◆ **INPUT DATA**
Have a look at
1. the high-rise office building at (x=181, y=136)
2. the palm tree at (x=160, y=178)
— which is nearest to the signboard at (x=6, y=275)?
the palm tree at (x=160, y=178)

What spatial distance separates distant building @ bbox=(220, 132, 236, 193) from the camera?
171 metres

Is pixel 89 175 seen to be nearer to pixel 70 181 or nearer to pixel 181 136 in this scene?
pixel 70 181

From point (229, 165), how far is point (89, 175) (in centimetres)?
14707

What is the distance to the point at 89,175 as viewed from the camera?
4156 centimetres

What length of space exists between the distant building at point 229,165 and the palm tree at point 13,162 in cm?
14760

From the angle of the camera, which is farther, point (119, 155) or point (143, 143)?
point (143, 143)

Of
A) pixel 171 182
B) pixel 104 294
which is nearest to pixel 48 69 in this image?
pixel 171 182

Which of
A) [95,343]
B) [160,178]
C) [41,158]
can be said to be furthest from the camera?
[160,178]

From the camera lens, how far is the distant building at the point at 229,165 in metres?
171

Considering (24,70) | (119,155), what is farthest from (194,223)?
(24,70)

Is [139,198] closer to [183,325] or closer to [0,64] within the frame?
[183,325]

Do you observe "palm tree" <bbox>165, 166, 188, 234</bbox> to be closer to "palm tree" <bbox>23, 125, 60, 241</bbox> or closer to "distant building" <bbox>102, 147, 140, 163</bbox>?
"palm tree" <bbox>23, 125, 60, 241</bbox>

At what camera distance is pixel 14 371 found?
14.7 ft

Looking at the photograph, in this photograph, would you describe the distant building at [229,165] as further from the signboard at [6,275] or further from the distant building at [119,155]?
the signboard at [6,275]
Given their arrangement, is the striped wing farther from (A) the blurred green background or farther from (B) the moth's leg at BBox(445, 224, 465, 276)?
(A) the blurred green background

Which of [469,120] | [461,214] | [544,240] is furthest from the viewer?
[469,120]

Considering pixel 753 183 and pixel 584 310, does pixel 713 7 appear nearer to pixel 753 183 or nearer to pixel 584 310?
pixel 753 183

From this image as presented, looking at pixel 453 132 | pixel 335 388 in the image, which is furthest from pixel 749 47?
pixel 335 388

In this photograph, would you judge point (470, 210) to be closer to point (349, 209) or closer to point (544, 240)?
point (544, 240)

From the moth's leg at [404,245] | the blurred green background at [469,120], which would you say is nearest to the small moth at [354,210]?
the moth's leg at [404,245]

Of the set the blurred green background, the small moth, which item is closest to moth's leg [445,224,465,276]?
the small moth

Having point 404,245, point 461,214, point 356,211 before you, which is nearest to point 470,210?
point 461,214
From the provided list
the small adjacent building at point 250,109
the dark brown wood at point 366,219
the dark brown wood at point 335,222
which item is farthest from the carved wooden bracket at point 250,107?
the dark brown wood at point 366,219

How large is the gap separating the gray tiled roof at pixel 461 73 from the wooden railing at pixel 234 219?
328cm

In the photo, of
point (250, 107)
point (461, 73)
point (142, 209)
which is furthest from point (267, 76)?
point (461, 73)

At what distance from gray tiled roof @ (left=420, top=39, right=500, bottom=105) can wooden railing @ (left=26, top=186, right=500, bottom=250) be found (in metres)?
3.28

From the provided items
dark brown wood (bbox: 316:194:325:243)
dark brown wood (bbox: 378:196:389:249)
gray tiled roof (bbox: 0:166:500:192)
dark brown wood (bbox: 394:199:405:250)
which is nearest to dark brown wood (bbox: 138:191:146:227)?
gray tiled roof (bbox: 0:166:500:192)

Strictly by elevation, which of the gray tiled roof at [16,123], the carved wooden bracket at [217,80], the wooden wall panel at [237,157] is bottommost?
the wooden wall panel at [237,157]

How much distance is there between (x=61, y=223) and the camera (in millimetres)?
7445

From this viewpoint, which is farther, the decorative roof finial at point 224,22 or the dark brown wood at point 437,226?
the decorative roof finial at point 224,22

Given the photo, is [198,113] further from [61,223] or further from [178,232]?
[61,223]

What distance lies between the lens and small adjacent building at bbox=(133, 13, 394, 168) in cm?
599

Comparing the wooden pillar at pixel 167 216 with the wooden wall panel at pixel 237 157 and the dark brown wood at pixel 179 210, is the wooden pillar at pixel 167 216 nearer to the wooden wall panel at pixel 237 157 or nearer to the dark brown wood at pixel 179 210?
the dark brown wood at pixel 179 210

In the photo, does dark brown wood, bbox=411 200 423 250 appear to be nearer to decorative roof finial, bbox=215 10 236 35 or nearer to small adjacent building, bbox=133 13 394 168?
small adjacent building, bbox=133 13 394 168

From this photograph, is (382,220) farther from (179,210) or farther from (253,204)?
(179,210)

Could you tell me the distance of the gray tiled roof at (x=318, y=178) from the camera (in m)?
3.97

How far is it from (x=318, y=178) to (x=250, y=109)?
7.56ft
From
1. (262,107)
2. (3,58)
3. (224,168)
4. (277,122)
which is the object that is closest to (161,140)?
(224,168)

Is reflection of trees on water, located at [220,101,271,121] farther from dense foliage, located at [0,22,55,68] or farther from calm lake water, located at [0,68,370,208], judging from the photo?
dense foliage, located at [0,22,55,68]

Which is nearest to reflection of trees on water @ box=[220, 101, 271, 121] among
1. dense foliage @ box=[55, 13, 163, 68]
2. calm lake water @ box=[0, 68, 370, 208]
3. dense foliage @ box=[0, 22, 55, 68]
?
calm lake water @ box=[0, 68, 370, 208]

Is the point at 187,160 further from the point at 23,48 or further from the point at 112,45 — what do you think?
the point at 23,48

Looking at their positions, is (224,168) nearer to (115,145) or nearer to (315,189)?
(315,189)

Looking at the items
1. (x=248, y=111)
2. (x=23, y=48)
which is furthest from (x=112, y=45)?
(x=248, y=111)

◆ **TASK TO CARRY OUT**
Render the stretch from the line containing "Looking at the items" through the end of the entries as a Markdown table with the columns Row and Text, one line per row, with blank lines omitted.

◆ **CORRECT OUTPUT**
| Row | Text |
|---|---|
| 1 | Looking at the items |
| 2 | 1. (x=248, y=111) |
| 3 | 2. (x=23, y=48) |
| 4 | which is furthest from (x=112, y=45)? |
| 5 | (x=248, y=111) |